◆ Excerpt to read:
Just as the sounds of The Joshua Tree are harder-edged than those of The Unforgettable Fire, so the words contain a raw, gritty streak that was far less conspicuous on the previous album. Bono is a great admirer of the mood of "dirty realism" that has crept into modern American literature and writers like Walker Percy, Robert Hayden and Jim House have certainly had an influence on his own words, as have the rough and violent portrayals of the Deep South in Flannery O'Connor's Wiseblood, a book recommended to the U2 man by Bruce Springsteen.

"The new LP is probably the most literate record yet," stresses Bono. "But it is literate in a basic way. The new American writers, particularly the Southern ones, tend to write in a very direct way. They also use a lot of Biblical imagery and, as someone who has read The Bible, I can see a lot of power in that elemental imagery.

"Everyone can relate to those simple powerful images. They are helpful when you want to convey just what a wasteland last year was politically, especially in America."

Hence the cover image and album title? The tree growing in the desert to offer some kind of hope, a way out, in true U2 tradition?

"Like The Unforgettable Fire, the image of a desert can also be quite positive. Even though the mood of a lot of the songs is very bleak, there is also a feeling of pure joy in there. I was worried that it might all seem too arid, but there is still a feeling of coming up for air."

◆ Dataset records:
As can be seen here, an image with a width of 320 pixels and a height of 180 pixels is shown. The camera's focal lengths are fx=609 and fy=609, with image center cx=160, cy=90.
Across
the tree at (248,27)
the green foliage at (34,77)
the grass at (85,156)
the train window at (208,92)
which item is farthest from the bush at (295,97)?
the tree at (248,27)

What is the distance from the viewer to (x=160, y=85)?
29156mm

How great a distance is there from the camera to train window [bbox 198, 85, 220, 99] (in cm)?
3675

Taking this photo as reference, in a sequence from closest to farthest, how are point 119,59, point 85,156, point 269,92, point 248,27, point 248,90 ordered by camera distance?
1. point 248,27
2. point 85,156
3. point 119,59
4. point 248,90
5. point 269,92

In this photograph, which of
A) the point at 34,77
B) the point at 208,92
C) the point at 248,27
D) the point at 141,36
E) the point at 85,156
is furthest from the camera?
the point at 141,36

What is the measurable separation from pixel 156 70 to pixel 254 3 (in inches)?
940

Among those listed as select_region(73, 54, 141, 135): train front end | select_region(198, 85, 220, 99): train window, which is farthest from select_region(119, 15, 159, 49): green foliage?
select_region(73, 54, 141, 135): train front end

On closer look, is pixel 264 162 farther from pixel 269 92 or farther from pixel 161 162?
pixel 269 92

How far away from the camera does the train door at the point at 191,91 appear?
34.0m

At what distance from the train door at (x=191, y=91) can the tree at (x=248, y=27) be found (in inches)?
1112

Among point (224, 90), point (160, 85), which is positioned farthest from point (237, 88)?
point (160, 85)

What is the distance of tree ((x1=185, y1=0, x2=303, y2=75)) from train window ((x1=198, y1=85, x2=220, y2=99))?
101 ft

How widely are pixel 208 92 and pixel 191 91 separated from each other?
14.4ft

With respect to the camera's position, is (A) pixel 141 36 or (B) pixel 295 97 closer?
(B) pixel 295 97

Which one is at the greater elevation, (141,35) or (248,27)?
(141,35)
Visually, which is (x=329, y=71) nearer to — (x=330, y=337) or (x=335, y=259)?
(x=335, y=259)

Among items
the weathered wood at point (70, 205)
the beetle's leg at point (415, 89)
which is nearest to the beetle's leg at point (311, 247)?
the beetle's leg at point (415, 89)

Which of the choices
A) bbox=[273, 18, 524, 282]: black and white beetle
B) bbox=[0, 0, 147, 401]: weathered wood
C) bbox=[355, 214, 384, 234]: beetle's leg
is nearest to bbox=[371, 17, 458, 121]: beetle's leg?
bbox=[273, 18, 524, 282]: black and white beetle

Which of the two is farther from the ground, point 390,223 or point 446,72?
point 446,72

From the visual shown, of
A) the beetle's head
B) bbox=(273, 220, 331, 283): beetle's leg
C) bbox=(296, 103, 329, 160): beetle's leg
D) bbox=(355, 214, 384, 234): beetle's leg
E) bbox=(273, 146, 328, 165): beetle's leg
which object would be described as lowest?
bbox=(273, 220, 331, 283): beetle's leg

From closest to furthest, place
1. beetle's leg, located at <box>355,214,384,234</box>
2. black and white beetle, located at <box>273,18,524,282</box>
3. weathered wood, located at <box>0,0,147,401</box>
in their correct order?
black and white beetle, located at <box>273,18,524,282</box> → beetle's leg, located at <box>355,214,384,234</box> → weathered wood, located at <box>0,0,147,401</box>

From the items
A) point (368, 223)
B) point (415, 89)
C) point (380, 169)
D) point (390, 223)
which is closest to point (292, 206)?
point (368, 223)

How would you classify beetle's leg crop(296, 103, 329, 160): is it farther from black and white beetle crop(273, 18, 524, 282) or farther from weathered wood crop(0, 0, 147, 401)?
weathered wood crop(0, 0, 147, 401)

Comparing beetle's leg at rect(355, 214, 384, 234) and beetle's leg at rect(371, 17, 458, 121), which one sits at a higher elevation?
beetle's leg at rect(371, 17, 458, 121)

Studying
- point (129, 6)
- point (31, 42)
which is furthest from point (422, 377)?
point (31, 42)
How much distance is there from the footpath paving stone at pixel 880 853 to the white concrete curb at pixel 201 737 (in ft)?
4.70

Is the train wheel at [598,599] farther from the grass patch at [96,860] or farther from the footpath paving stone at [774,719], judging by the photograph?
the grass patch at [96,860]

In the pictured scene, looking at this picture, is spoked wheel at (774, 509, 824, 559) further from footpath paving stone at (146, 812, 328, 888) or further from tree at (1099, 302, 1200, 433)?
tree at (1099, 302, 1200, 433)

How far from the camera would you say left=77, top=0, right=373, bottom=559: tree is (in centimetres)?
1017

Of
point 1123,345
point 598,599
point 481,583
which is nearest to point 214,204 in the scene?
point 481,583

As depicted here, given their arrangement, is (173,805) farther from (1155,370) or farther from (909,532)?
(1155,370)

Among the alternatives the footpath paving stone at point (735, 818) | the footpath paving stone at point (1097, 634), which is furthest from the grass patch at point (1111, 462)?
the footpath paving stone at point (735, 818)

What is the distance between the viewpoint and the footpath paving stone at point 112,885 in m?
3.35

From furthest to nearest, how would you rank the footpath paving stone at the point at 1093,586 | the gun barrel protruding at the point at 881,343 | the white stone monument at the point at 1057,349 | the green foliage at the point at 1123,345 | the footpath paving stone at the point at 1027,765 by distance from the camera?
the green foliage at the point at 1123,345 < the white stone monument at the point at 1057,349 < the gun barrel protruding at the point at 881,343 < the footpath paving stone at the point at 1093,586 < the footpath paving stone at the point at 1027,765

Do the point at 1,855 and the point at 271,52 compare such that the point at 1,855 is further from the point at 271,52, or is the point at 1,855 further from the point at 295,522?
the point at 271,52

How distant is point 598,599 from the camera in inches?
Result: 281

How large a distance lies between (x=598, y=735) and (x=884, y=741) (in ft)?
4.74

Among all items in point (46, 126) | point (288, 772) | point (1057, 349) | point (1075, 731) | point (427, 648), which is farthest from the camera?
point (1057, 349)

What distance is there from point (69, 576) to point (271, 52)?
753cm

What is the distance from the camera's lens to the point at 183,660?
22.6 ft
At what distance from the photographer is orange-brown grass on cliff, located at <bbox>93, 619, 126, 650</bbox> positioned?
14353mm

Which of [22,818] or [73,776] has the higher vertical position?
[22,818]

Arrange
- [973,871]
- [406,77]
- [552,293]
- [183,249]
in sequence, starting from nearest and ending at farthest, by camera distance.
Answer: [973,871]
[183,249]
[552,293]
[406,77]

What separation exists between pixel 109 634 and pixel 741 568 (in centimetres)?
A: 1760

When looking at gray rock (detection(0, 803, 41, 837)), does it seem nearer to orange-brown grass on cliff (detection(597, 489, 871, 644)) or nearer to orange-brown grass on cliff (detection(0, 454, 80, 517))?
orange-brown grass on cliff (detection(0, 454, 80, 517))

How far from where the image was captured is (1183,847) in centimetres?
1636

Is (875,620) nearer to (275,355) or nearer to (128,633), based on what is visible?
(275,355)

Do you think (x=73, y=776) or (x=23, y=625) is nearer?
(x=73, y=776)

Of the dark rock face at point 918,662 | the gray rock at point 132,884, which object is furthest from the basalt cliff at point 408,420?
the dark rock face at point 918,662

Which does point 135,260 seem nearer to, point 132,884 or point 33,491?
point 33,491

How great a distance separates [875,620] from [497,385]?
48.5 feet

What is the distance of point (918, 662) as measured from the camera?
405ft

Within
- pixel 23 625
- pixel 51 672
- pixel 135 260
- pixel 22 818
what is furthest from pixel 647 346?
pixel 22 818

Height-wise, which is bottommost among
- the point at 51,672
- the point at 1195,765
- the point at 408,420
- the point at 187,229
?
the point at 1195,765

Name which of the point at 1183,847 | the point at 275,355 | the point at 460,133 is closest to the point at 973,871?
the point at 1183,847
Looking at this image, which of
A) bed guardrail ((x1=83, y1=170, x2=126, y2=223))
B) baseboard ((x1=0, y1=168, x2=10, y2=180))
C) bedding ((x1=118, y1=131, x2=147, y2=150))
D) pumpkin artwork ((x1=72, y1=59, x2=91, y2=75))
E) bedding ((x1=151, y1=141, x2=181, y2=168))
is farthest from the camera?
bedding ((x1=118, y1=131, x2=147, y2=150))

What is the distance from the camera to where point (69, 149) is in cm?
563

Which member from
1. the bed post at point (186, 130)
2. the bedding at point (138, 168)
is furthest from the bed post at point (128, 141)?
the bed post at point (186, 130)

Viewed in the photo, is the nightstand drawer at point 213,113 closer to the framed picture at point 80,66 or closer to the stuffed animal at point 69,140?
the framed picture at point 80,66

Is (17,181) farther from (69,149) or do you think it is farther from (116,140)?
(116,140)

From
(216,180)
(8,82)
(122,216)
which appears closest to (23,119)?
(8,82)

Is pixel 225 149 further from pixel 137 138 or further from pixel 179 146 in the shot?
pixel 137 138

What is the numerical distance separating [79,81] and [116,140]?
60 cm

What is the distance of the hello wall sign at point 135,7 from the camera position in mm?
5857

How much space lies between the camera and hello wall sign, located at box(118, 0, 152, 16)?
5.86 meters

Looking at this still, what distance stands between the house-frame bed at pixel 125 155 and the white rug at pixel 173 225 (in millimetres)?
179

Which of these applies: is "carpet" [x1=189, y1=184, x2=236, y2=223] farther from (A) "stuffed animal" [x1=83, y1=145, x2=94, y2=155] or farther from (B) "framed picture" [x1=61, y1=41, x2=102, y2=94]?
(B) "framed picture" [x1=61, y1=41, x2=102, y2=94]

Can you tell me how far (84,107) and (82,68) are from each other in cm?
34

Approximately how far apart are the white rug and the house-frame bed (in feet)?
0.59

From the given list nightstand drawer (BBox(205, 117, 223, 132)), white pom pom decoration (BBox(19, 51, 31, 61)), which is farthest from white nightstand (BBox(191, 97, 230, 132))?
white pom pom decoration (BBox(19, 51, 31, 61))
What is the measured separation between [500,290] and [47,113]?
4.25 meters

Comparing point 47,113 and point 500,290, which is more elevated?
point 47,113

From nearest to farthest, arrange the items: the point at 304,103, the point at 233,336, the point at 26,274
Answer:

◆ Job 1:
Name every writer whose work the article on The Joshua Tree says influenced Bono's lyrics.
◆ Job 2:
According to the article on The Joshua Tree, why does Bono find simple, elemental imagery useful?
◆ Job 3:
Extend the article on The Joshua Tree, picking up right after its final sentence.

◆ Result 1:
Walker Percy, Robert Hayden, Jim House, Flannery O'Connor

◆ Result 2:
He says everyone can relate to those simple, powerful images. They help convey what a political wasteland the previous year was, especially in America.

◆ Result 3:
More so than any other U2 record, The Joshua Tree is about the United States of America. The Promised Land has been a fascination of this Dublin band ever since the October album, not least because they spent so much of their time touring it. Their observations, however, have never been as clearly focused as they are now.

"Your perspective on America changes the more time you spend there," reflects the Edge. "The first time, all you notice is the terrible television, the awful radio and the fast food shops. But America is dozens of different faces."

The American connection is not one of total admiration. There are songs on the new LP that stand as stark indictments of America today. "In God's Country" uses the Statue of Liberty -- her dress torn in ribbons -- as a metaphor for America.

"Bullet the Blue Sky," meanwhile, is an anguished howl of protest at the Reagan regime's activities in Central America. A line about "the arms of America" provides a bleak pun that is all the more pertinent in the wake of the Iran arms-Contra aid scandal currently shaking the White House.

"I love America and I hate it," says Bono. "I'm torn between the two. Last year I spent some time in El Salvador and Nicaragua and saw some of the other side of America -- Amerika with a 'k.' I saw American foreign policy affecting the everyday lives of farmers and children. I'd gone to America and embraced America and America had embraced U2. But now I had to re-think and a song like 'Bullet the Blue Sky' is a result of that. I have two conflicting visions of America. One is a kind of dream landscape and the other is a kind of black comedy."

Another song to come out of Bono's travels in El Salvador is "Mothers of the Disappeared," the last track on the LP and a simple, plaintive lament of stunning beauty and sadness. It concerns the thousands of young men and women who "disappear" every year in many Central and South American states, to be tortured and ultimately murdered by the death squads of military dictators. The song ties in with U2's involvement in Amnesty International. Along with Sting, Lou Reed, Peter Gabriel, Bob Dylan, Joan Baez, Bob Geldof and Dave Stewart, the band played six major Amnesty International concerts in the U.S. last year.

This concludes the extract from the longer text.